One limitation of this study is that the sample was relatively homogeneous with respect to race/ethnicity. Although many assume that disproportionate rates of HIV infection among men of color result from high risk sexual behavior, there is evidence that at least some men of color, specifically African American MSM, are not more risky than other men are (Millett, Flores, Peterson, & Bakeman, 2007; Millett, Peterson, Wolitski, & Stall, 2006). Our participants included too few men of color to make comparisons between different minority groups. It also is worth noting that although the individual comparisons shown in Table 4 suggest that men of color were more likely than White men to be consistent condom users rather than abstinent, the overall Wald χ2 indicated that race/ethnicity was not a signifcant predictor of sexual behavior, and thus this finding should not be overinterpreted.

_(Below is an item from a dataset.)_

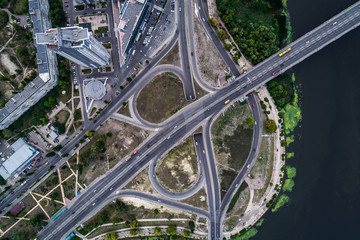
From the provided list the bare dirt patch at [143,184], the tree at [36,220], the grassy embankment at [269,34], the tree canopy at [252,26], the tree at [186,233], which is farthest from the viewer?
the bare dirt patch at [143,184]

Study participants also were mainly from rural areas of New England. The latent symptom classes that emerged from this study may differ from the constellations of symptoms that people in urban areas, other regions, or other cultures may experience. Sexual behavior and condom use were assessed by self-report, and although care was taken to ask about a time period that people can reasonably recall, and to use questions that defined the behaviors in lay terms, it is possible that people were unwilling or unable to accurately report their behavior and/or misunderstood what we were asking about.

Finally, HIV prevention/intervention efforts that focus mainly on reducing HIV risk behaviors have inconsistent effects, and behavior change over the long term is difficult to achieve (Safren, Reisner, Herrick, Mimiaga, & Stall, 2010). Research indicates that men with HIV expressed in an interest in health promotion interventions, but they did not always express enthusiasm for programs that focused exclusively on promoting safer sex (Vanable et al., 2012). Understanding the role that psychological symptoms play with regard to risky sexual behavior and abstinence is important in designing effective interventions (Abdala et al., 2013; Crosby et al., 2013; Lorimer et al., 2013; Vanable et al., 2012). Shiu et al (2014) suggested that identifying depression levels of MSM might be necessary to tailor preventative services to meet their unique needs. Our results suggest that it is important to move beyond a focus on specific symptoms to obtain a more comprehensive assessment of the array of co-morbid symptoms individuals may be experiencing.

There have been several calls for the next generation of prevention/intervention initiatives for men with HIV to include components that are designed not only to reduce risky sex, but also to address psychological symptoms and support behaviors to effectively cope with HIV discrimination (Cook, Purdie-Vaughns, Meyer, & Busch, 2014; Frost, Parsons, & Nanín, 2007; Safren, Blashill, & O'Cleirigh, 2011). Safren et al. noted that most models of HIV risk behavior focus on judgments and appraisals (e.g., perception of norms, evaluation of risk) that can be affected by the individual’s mental health. Thus, lack of attention to mental health issues can hamper prevention and intervention efforts to reduce risky sexual behavior. A novel insight emerging from the results of this study that men with HIV who are abstinent may benefit from these efforts just as much as those who already are engaging in at risk behavior. A pro-active strategy to promote psychological well-being may lay the foundation and build a pathway towards safer sexual behaviors should men who report sexual abstinence engage in sexual activity in the future.